Der Startschuss für eine ganztägige Ferienbetreuung durch "Learning Campus" fiel durch einen Beschluss des Stadtrats am 11. Februar 2010. Seither hat sich die Betreuungsmaßnahme im Terminkalender der Eschenbacher Eltern fest etabliert und wird in den ersten drei Augustferienwochen gut angenommen.
Bürgermeister Peter Lehr verwies auf die bisherigen Vereinbarungen mit dem "Campus"-Team, nach denen die Ferienzeit bisher stets auf drei Jahre im Vorgriff vereinbart wurde. „Da beide Parteien jeweils jährlich kündigen könnten, ist aus Sicht der Verwaltung ein Beschluss zur dauerhaften Fortführung von Vorteil“, versicherte der Bürgermeister und begründete dies auch damit, dass dadurch Wiederholungsbeschlüsse zur Ferienfreizeit entfallen können. Das Gremium schloss sich dieser Argumentation an und beschloss:
„Der Stadtrat stimmt der dauerhaften Fortführung der Ferienfreizeit zu. Die Zuzahlung zur Betreuungsmaßnahme beträgt 65 Euro je gebuchter Woche und Kind. Sollte eine Anpassung der Zuzahlung erforderlich werden, hat der Stadtrat hierüber zu entscheiden. Die Finanzmittel sind im Verwaltungshaushalt des jeweiligen Haushaltsjahres einzuplanen.“
Mit diesem Beschluss trägt die Kommune weiterhin die Hälfte des von "Learning Campus" erhobenen Teilnehmerbeitrags. Den Stadträten lag eine Aufstellung vor, nach der seit dem Jahr 2015 zwischen 45 bis 94 Kinder während drei Wochen der Sommerferien betreut würden. Die Jahresausgaben der Stadt lagen dafür zwischen 2925 und 5170 Euro.

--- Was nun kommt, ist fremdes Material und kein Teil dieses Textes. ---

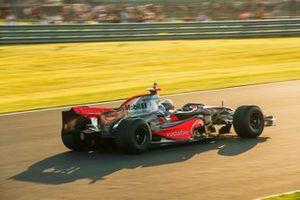 McLaren MP4-23 Mercedes demonstration laps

Da in den vergangenen Jahren auch Gespräche über eine Betreuung während der Oster- und Pfingstferien geführt wurden, fragte Marcus Gradl wegen deren Einführung nach. „Dieses Angebot fand bei Eltern kein Interesse“, versicherte der Bürgermeister. Als Thomas Riedl den Rückgang der Teilnehmer auf 60 im Jahr 2018 und auf 45 in diesem Jahr hinterfragte, sah Jugendbeauftragte Karolina Forster den Geburtenrückgang als teilweisen Grund dafür an und versicherte auf Nachfrage, dass die jeweils erbetenen Rückmeldungen der Eltern „nur positiv“ waren.
„Tag der offenen Gartentür“
Ohne weitere Besprechung segnete der Stadtrat zwei gewerbliche Bauanträge ab. Susanne Gradl will in der Weidelbachstraße eine Lager- und Fahrzeughalle in der Größe von 30 mal 12 Meter und Erich Zehrer in der Gossenstraße eine Lagerhalle mit Büro im Ausmaß von 24 mal 12 Meter errichten.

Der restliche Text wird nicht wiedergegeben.